(Questions about scene geometry)
****************

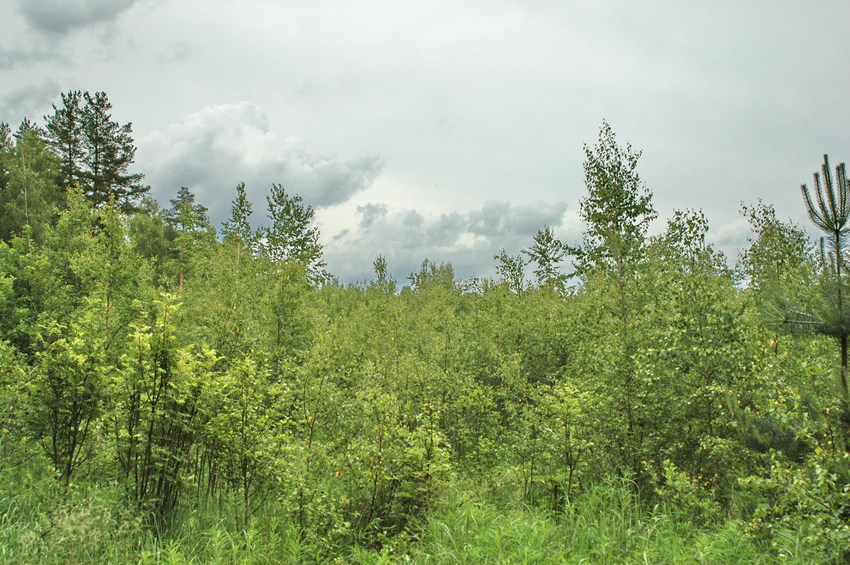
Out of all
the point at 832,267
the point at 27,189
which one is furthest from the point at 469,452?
the point at 27,189

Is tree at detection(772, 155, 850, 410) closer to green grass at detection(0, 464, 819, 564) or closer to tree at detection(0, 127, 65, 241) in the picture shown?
green grass at detection(0, 464, 819, 564)

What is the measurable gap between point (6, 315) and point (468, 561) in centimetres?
1336

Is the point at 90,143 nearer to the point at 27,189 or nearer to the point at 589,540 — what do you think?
the point at 27,189

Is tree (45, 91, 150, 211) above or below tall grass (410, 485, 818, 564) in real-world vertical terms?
above

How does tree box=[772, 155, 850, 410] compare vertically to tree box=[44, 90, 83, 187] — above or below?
below

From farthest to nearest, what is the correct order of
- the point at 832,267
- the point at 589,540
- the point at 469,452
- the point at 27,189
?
the point at 27,189, the point at 469,452, the point at 589,540, the point at 832,267

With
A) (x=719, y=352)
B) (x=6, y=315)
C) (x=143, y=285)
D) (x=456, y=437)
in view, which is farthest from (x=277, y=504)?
(x=6, y=315)

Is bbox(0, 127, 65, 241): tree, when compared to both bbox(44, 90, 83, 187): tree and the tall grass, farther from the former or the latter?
the tall grass

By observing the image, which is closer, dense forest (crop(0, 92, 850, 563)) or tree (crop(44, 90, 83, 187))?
dense forest (crop(0, 92, 850, 563))

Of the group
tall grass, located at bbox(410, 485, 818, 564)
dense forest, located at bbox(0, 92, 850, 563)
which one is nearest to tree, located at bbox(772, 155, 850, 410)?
dense forest, located at bbox(0, 92, 850, 563)

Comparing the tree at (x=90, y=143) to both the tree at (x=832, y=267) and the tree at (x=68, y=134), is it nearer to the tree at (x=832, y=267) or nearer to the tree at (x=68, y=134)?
the tree at (x=68, y=134)

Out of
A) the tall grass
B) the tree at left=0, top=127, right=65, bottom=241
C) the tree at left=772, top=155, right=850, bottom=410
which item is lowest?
the tall grass

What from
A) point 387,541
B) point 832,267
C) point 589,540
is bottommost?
point 589,540

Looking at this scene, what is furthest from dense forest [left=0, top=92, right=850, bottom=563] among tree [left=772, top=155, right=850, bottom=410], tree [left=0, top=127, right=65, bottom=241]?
tree [left=0, top=127, right=65, bottom=241]
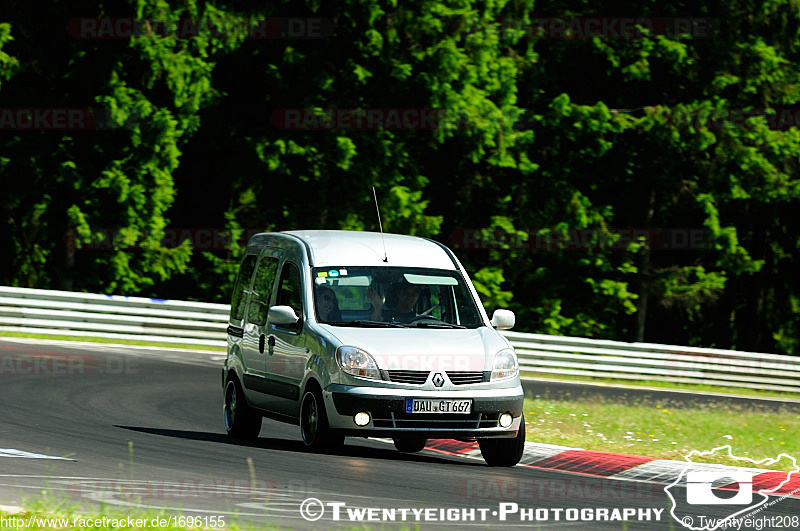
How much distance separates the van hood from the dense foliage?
18.9m

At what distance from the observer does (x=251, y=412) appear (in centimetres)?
1276

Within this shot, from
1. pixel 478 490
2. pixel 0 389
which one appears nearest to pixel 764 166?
pixel 0 389

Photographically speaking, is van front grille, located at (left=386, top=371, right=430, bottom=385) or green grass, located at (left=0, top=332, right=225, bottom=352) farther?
green grass, located at (left=0, top=332, right=225, bottom=352)

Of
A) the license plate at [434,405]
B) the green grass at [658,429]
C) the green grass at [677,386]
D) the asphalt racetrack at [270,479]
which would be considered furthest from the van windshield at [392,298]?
the green grass at [677,386]

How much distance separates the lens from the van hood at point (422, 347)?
424 inches

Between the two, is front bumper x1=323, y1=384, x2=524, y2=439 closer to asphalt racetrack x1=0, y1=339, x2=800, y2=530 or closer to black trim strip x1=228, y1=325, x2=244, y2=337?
asphalt racetrack x1=0, y1=339, x2=800, y2=530

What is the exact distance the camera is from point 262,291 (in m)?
12.8

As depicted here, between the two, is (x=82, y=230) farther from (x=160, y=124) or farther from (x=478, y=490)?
(x=478, y=490)

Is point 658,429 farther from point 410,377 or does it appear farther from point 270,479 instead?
point 270,479

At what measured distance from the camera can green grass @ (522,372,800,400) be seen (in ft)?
87.9

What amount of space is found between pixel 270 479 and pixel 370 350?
63.5 inches

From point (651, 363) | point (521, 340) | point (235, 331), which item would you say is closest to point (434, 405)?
point (235, 331)

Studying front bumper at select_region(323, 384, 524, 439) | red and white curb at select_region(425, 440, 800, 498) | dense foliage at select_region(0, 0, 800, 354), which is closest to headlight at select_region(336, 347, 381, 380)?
front bumper at select_region(323, 384, 524, 439)

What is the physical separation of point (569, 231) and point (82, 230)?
489 inches
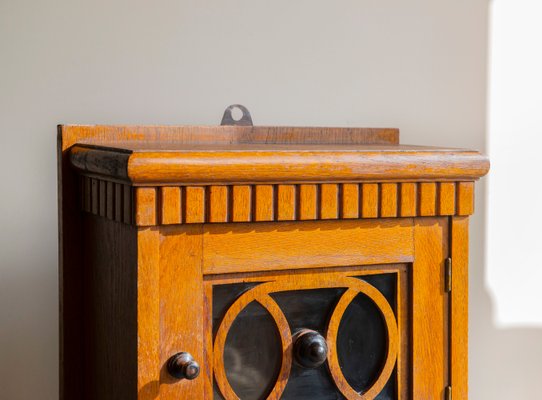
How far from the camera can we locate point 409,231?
1109 mm

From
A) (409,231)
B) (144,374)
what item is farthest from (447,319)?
(144,374)

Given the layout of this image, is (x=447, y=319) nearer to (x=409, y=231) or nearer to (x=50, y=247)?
(x=409, y=231)

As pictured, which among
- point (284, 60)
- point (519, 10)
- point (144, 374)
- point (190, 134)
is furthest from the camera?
point (519, 10)

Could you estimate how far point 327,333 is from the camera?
1.08 metres

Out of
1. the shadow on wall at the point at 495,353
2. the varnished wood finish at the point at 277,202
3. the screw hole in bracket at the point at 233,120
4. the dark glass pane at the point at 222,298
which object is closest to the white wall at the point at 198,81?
the shadow on wall at the point at 495,353

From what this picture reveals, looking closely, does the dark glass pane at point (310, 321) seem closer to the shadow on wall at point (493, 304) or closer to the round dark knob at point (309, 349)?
the round dark knob at point (309, 349)

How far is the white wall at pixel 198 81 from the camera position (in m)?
1.45

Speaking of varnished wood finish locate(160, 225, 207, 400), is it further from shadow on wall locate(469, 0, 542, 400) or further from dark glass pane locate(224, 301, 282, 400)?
shadow on wall locate(469, 0, 542, 400)

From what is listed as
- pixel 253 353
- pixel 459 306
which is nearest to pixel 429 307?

****************

Exercise brief — All the lines above are to be reproduced exactly, except the pictures.

Result —
Out of all
the point at 832,267
the point at 27,189
which one is furthest from the point at 469,452?
the point at 27,189

Is tree at detection(772, 155, 850, 410) closer to green grass at detection(0, 464, 819, 564) or closer to tree at detection(0, 127, 65, 241) in the picture shown?
green grass at detection(0, 464, 819, 564)

What is the measurable gap between point (6, 315) and point (468, 561) in centimetres?
1336

Is the point at 90,143 nearer to the point at 27,189 or nearer to the point at 589,540 — what do you think?
the point at 27,189

Is tree (45, 91, 150, 211) above or below tall grass (410, 485, 818, 564) in real-world vertical terms?
above

How does tree box=[772, 155, 850, 410] compare vertically to tree box=[44, 90, 83, 187] — above or below?
below

From farthest to nearest, what is the correct order of
- the point at 832,267
- the point at 589,540
- the point at 469,452
- the point at 27,189
?
the point at 27,189, the point at 469,452, the point at 589,540, the point at 832,267

With
A) (x=719, y=352)
B) (x=6, y=315)
C) (x=143, y=285)
D) (x=456, y=437)
in view, which is farthest from (x=277, y=504)?
(x=6, y=315)

Is bbox(0, 127, 65, 241): tree, when compared to both bbox(44, 90, 83, 187): tree and the tall grass, farther from the former or the latter?
the tall grass

By observing the image, which is closer, dense forest (crop(0, 92, 850, 563)) or tree (crop(44, 90, 83, 187))?
dense forest (crop(0, 92, 850, 563))

Of the group
tall grass, located at bbox(410, 485, 818, 564)
dense forest, located at bbox(0, 92, 850, 563)
which one is nearest to tree, located at bbox(772, 155, 850, 410)?
dense forest, located at bbox(0, 92, 850, 563)

Comparing the tree at (x=90, y=143) to both the tree at (x=832, y=267) and the tree at (x=68, y=134), is it nearer to the tree at (x=832, y=267) or nearer to the tree at (x=68, y=134)?
the tree at (x=68, y=134)

Out of
A) the tall grass
B) the tree at left=0, top=127, right=65, bottom=241
C) the tree at left=772, top=155, right=850, bottom=410
which item is lowest?
the tall grass

What from
A) point 387,541
B) point 832,267
C) point 589,540
is bottommost?
point 589,540

Looking at this scene, what is furthest from dense forest [left=0, top=92, right=850, bottom=563] among tree [left=772, top=155, right=850, bottom=410], tree [left=0, top=127, right=65, bottom=241]?
tree [left=0, top=127, right=65, bottom=241]
How much distance separates the van hood from the dense foliage?
18.9m

At what distance from the observer does (x=251, y=412) appear (in centimetres)?
1276

Within this shot, from
1. pixel 478 490
2. pixel 0 389
which one appears nearest to pixel 764 166?
pixel 0 389

Photographically speaking, is van front grille, located at (left=386, top=371, right=430, bottom=385) or green grass, located at (left=0, top=332, right=225, bottom=352) farther?
green grass, located at (left=0, top=332, right=225, bottom=352)

Of
A) the license plate at [434,405]
B) the green grass at [658,429]
C) the green grass at [677,386]
D) the asphalt racetrack at [270,479]
which would be considered furthest from the van windshield at [392,298]?
the green grass at [677,386]

How much distance separates the lens from the van hood at point (422, 347)?
424 inches

Between the two, is front bumper x1=323, y1=384, x2=524, y2=439 closer to asphalt racetrack x1=0, y1=339, x2=800, y2=530 or closer to black trim strip x1=228, y1=325, x2=244, y2=337?
asphalt racetrack x1=0, y1=339, x2=800, y2=530

What is the exact distance the camera is from point 262,291 (in m)?
12.8

As depicted here, between the two, is (x=82, y=230) farther from (x=160, y=124) or farther from (x=478, y=490)?
(x=478, y=490)

Is point 658,429 farther from point 410,377 or does it appear farther from point 270,479 instead?
point 270,479

At what measured distance from the camera can green grass @ (522,372,800,400) be seen (in ft)?
87.9

What amount of space is found between pixel 270 479 and pixel 370 350?
63.5 inches

From point (651, 363) | point (521, 340) | point (235, 331), which item would you say is closest to point (434, 405)?
point (235, 331)

Studying front bumper at select_region(323, 384, 524, 439) | red and white curb at select_region(425, 440, 800, 498) | dense foliage at select_region(0, 0, 800, 354), which is closest to headlight at select_region(336, 347, 381, 380)?
front bumper at select_region(323, 384, 524, 439)

What is the physical separation of point (569, 231) and point (82, 230)?
489 inches
How far from the camera can we locate point 409,231?
1109 mm

From
A) (409,231)
B) (144,374)
what item is farthest from (447,319)?
(144,374)

Given the layout of this image, is (x=447, y=319) nearer to (x=409, y=231) or nearer to (x=50, y=247)?
(x=409, y=231)

As pictured, which among
- point (284, 60)
- point (519, 10)
- point (144, 374)
- point (190, 134)
is furthest from the camera?
point (519, 10)

Could you estimate how far point 327,333 is from the camera?
1.08 metres

Out of
1. the shadow on wall at the point at 495,353
2. the varnished wood finish at the point at 277,202
3. the screw hole in bracket at the point at 233,120
4. the dark glass pane at the point at 222,298
which object is closest to the white wall at the point at 198,81?
the shadow on wall at the point at 495,353

From what this picture reveals, looking closely, does the dark glass pane at point (310, 321) seem closer to the shadow on wall at point (493, 304) or closer to the round dark knob at point (309, 349)?
the round dark knob at point (309, 349)

How far is the white wall at pixel 198 81 from the camera position (in m)?
1.45

Speaking of varnished wood finish locate(160, 225, 207, 400), is it further from shadow on wall locate(469, 0, 542, 400) or further from dark glass pane locate(224, 301, 282, 400)?
shadow on wall locate(469, 0, 542, 400)

From what is listed as
- pixel 253 353
- pixel 459 306
which is nearest to pixel 429 307?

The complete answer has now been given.